_Set exercise a_. In the records below, repeat the lines from the one containing "Which element is" through the end of the records, inclusive. Leave out any pictures.

++++ Source document

The Volunteer: How Tim McKinney helps Prospect Park, and the park helps him

Home Brooklyn Life The Volunteer: How Tim McKinney helps Prospect Park, and the park helps him

Tim McKinney lifts the black metal trash barrel with an efficiency that belies his thin 63-year-old frame. Placing a clear plastic garbage bag over its opening, McKinney tips the canister over, allowing a stream of refuse to flow. There are soda cans, take-away boxes, and several thick, unidentifiable liquids. An overwhelming scent of garbage hangs in the air as McKinney turns the bag upright, ties it shut, and throws it on his wheelbarrow. The trash barrel gets a new liner. Inhaling a deep breath, his blue eyes widen. Exhaling, his stubbled cheeks inflate before falling back in line with his narrow face. McKinney smiles and lifts the wheelbarrow, guiding its tire over the bumpy pavement running through the Prospect Park woods. There are five more barrels to go.

Tim McKinney doing his volunteer work in Prospect Park (Alexander Abnos/ The Brooklyn Ink)


“It’s really important to get that done,” McKinney says, placing a gritty emphasis on the last three words. “If people walk into a sewer, then yeah, they’re going to throw their trash everywhere. If they walk into a place that’s kind of neat, they’re gonna use the trash barrel.”

++++++++

_Set exercise b_. Transcribe the part of the Prospect Park volunteer article above between "Tim McKinney lifts" and "barrels to go.", inclusive.

++++ Data for the task

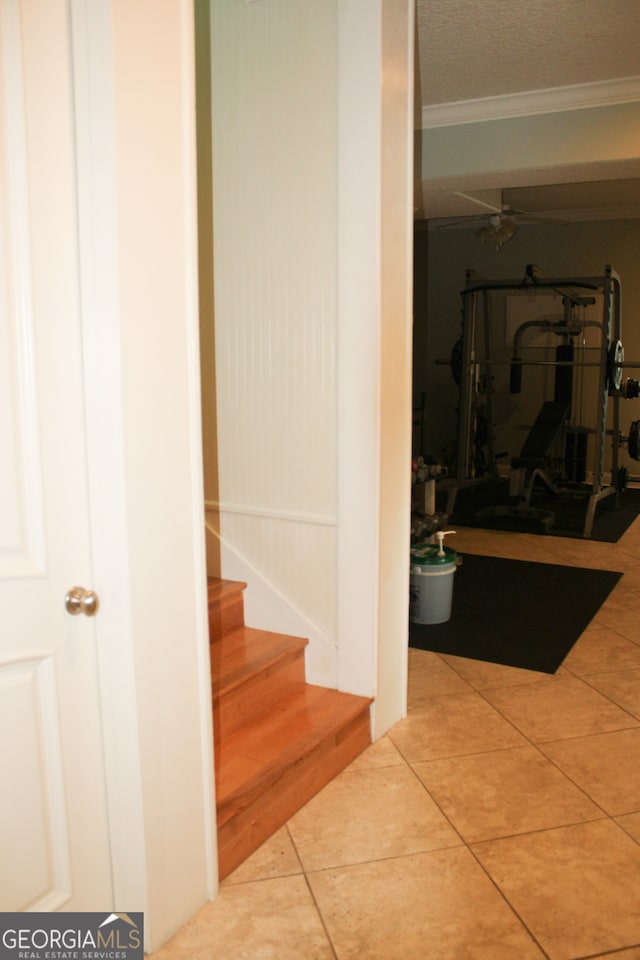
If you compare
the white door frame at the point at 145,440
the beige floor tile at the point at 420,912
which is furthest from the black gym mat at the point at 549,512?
the white door frame at the point at 145,440

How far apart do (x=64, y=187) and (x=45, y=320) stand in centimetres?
26

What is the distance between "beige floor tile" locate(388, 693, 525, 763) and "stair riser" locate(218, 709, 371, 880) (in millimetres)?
173

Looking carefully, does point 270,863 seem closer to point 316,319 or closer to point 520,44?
point 316,319

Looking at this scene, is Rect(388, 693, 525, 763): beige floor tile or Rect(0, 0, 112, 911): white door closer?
Rect(0, 0, 112, 911): white door

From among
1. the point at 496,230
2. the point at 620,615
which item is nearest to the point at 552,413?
the point at 496,230

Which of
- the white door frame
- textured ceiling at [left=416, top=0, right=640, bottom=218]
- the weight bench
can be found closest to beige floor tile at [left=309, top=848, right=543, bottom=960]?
the white door frame

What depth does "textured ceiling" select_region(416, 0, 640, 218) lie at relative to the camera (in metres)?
3.44

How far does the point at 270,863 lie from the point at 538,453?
4998mm

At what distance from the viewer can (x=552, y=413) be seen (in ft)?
23.3

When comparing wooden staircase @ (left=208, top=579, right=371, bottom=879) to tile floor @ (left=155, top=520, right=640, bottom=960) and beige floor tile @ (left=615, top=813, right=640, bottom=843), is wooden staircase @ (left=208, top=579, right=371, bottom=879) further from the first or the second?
beige floor tile @ (left=615, top=813, right=640, bottom=843)

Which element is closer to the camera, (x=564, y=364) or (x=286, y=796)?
(x=286, y=796)

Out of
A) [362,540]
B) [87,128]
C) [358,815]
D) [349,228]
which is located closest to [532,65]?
[349,228]

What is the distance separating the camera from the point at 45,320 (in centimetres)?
157

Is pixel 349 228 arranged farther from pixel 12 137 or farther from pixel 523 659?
pixel 523 659
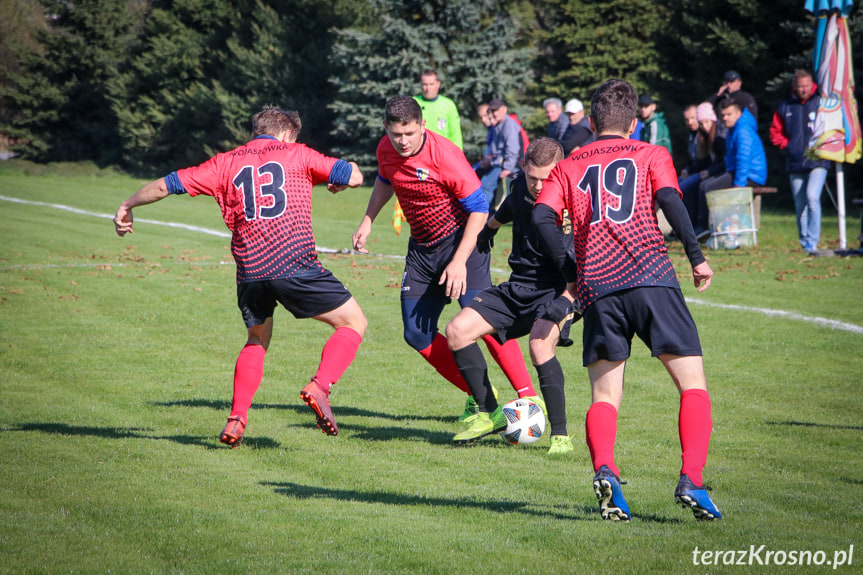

++++++++

_Expected output a_.
Which element is closer to the camera, (x=564, y=364) or (x=286, y=796)?
(x=286, y=796)

Out of
A) [362,540]
B) [87,128]
C) [358,815]
D) [349,228]
which is located closest to [532,65]?
[349,228]

What is the distance separating the camera from the point at 45,320 (in centimetres)?
157

Is pixel 349 228 arranged farther from pixel 12 137 or farther from pixel 523 659?
pixel 523 659

_Expected output b_.
Tim McKinney lifts the black metal trash barrel with an efficiency that belies his thin 63-year-old frame. Placing a clear plastic garbage bag over its opening, McKinney tips the canister over, allowing a stream of refuse to flow. There are soda cans, take-away boxes, and several thick, unidentifiable liquids. An overwhelming scent of garbage hangs in the air as McKinney turns the bag upright, ties it shut, and throws it on his wheelbarrow. The trash barrel gets a new liner. Inhaling a deep breath, his blue eyes widen. Exhaling, his stubbled cheeks inflate before falling back in line with his narrow face. McKinney smiles and lifts the wheelbarrow, guiding its tire over the bumpy pavement running through the Prospect Park woods. There are five more barrels to go.